Each hour is filled with round-table talk about a particular story by writers, professors, journalists, artists, and clergy. The series begins with "The First Murder" - the story of Cain and Abel. The subject prompts an insightful, if overly intellectual dialogue.

In general, Moyers has tapped a good topic, but in the debut he tries a little too hard to keep the conversation rolling. And some may question why he chose to put profiles of the panelists at the end of each program, leaving viewers in the dark as to who they are listening to for an hour.

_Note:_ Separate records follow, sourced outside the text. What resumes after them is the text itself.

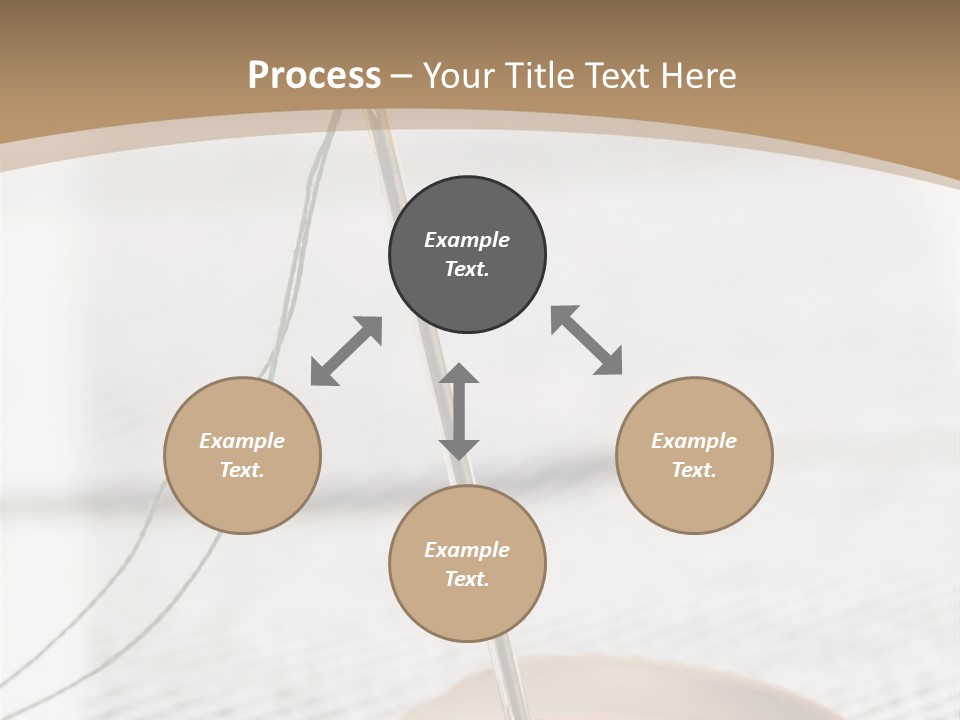 Process – Your Title Text Here

Example Text.

Example Text.

Example Text.

Example Text.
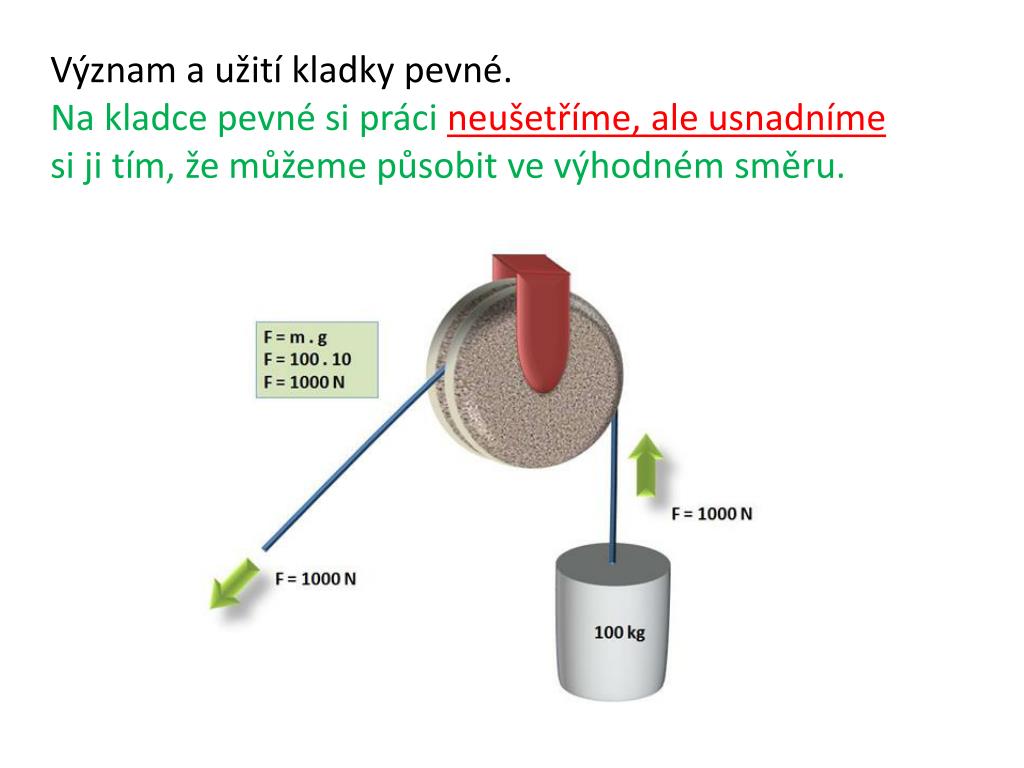 Význam a užití kladky pevné.
Na kladce pevné si práci neušetříme, ale usnadníme si ji tím, že můžeme působit ve výhodném směru.

F = m . g
F = 100 . 10
F = 1000 N

F = 1000 N

F = 1000 N

100 kg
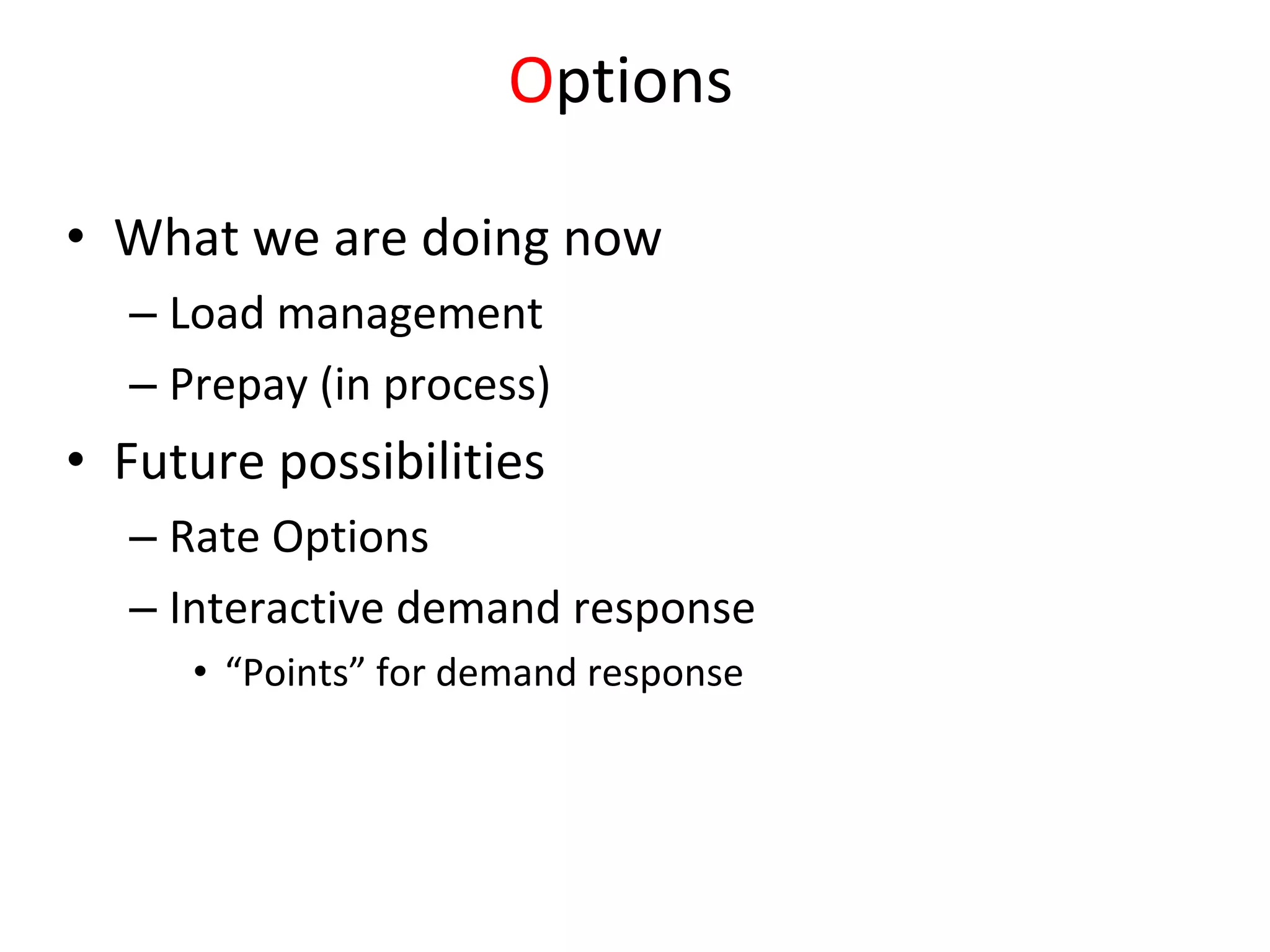 Options

• What we are doing now
– Load management
– Prepay (in process)
• Future possibilities
– Rate Options
– Interactive demand response
• “Points” for demand response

But as the solid second installment - "In God's Image" about the two creation stories - shows, each of the programs has a life of its own and will likely enlighten watchers of all backgrounds. (The second through 10th episodes air Sundays at 6 p.m. starting Oct. 20.)

Almost Perfect (CBS, 8:30-9 p.m.): After playing matchmaker for Rob (Matthew Letscher) and a friend, Kim (Nancy Travis) wonders if maybe she's just given away a good thing. What follows is an entertaining spoof of film noir (with a dance number thrown in) that definitively answers the question.

Presidential Debate (ABC, CBS, CNN, C-SPAN, NBC, PBS, 9-11 p.m. EDT): Viewers get their last chance to hear the candidates sound off on the issues as President Clinton and Bob Dole go toe-to-toe in their final debate aired live from San Diego.


Raiders of the Lost Ark (TBS, 8:05-10:35 p.m.): The first in the Indiana Jones trilogy, this 1981 blockbuster stars Harrison Ford as an archaeologist trying to find a religious artifact before the Nazis do. It's action packed, according to director Steven Spielberg, and won Oscars for art and visual effects among others. Some violence and lots of humor from the first-rate cast.


World Series (ABC, 7:30-11 p.m.): Game 1 of baseball's biggest event gets under way. Will the Atlanta Braves be able to field another championship?

Murder by Death (Disney, 9:30-11 p.m.): Some of the world's greatest detectives converge on author Truman Capote's house to solve a baffling whodunit. Neil Simon's 1976 spoof of detective legends Miss Marple, Sam Spade, and Charlie Chan is sure to delight mystery buffs. The all-star cast includes Sir Alec Guinness, Peter Falk, and Maggie Smith.